Written exercise
Retype the entries word for word, starting at the line that contains "Which object out" and continuing through the end of the entries.

___ Records for this task ___

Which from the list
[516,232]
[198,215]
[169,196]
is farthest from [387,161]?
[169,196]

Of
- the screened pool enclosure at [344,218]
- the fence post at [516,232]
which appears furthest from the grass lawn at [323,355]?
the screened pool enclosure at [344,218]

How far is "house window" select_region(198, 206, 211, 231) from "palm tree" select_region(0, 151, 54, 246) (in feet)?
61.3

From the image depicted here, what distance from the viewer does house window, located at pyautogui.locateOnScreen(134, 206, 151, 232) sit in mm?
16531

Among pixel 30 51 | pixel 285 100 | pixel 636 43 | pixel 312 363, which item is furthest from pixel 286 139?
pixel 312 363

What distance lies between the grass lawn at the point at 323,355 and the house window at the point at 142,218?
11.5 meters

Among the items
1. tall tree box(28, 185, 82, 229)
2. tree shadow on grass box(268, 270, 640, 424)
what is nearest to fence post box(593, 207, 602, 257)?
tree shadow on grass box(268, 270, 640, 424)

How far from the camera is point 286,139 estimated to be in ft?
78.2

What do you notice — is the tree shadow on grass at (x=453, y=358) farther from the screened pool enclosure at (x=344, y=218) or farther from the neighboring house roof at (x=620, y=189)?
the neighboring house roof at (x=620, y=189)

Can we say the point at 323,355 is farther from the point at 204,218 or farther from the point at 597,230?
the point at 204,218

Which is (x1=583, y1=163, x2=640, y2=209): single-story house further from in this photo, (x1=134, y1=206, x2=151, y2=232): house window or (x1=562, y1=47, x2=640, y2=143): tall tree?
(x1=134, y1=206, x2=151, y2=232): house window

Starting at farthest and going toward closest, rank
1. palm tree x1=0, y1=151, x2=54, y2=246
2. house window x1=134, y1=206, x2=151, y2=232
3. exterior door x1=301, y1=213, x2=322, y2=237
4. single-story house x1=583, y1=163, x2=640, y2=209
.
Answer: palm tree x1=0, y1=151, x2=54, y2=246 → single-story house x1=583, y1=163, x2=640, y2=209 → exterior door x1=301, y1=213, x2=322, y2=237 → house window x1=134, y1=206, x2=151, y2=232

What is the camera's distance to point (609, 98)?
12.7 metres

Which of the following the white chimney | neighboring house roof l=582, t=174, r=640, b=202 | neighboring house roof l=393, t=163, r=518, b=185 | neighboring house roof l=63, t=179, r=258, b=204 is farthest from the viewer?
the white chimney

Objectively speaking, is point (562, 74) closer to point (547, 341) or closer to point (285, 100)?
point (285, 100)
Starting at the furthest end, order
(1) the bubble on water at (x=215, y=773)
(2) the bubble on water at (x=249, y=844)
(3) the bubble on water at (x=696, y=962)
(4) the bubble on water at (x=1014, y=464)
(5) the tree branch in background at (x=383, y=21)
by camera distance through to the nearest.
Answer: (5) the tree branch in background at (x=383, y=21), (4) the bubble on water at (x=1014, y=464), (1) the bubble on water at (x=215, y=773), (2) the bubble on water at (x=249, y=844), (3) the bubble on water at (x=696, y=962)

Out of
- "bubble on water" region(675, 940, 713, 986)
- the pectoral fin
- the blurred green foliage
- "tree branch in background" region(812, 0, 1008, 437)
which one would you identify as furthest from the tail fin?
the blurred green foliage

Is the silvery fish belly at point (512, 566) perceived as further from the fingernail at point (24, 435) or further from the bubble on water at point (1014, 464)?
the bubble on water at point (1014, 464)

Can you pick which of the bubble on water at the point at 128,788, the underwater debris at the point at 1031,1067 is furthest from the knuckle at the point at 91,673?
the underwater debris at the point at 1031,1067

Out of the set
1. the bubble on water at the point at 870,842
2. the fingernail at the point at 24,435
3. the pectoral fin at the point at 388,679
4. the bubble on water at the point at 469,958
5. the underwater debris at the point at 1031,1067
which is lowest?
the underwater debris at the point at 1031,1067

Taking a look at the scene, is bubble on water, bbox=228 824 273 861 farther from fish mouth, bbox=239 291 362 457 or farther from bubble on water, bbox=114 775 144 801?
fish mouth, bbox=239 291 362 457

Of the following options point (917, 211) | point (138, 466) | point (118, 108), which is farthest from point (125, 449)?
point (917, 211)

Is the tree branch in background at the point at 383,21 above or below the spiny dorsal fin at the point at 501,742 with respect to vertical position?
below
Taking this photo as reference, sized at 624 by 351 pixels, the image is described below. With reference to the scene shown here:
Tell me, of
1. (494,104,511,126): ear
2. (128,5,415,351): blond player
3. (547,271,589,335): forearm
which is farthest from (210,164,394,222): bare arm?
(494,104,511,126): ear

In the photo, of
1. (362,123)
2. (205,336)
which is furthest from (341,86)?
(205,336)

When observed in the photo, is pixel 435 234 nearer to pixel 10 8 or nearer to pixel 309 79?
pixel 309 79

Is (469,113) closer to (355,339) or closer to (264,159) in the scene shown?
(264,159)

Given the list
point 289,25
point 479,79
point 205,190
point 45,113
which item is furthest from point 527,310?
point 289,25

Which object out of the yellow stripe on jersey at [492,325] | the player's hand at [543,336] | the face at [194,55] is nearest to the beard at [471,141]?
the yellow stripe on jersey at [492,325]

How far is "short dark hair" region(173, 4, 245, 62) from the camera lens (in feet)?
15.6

___

Task solution
Which object out of the yellow stripe on jersey at [492,325] | the player's hand at [543,336] | the face at [194,55] is nearest to the beard at [471,141]?
the yellow stripe on jersey at [492,325]

How far is "short dark hair" region(173, 4, 245, 62) from the camera lens (in feet)?
15.6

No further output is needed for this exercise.